Krach begründet den Vorschlag mit der wachsenden Ungleichheit in Deutschland und verweist auf Studien, die eine zunehmende Zahl extrem vermögender Personen belegen. Die Einnahmen daraus sollen Bildungs- und Familienförderprogramme finanzieren.
Sein Ziel ist es, die Steuer zu Beginn des Reformprozesses einzuführen, um das Vertrauen der Bevölkerung zurückzugewinnen. Gleichzeitig kritisiert er geplante Sparmaßnahmen, die besonders Alleinerziehende, Rentner, pflegende Angehörige, Auszubildende und Studierende hart treffen würden.

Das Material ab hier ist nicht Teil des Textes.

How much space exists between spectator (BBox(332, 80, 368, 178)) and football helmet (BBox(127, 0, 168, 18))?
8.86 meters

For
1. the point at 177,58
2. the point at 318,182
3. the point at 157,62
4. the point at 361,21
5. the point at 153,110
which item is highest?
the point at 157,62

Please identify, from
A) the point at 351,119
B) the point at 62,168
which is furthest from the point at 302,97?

Krach betont, es sei die Aufgabe der SPD, diese Kürzungen zu verhindern, und fordert die Partei auf, die schwächsten Bevölkerungsgruppen vor finanziellen Belastungen zu schützen. Der vorgeschlagene Zuschlag soll die Ungleichheit verringern und gleichzeitig wichtige soziale Leistungen finanzieren. Seine Umsetzung hängt jedoch davon ab, ob die SPD den Plan durchsetzen kann. Falls er wie vorgesehen eingeführt wird, läuft die Steuer 2030 aus.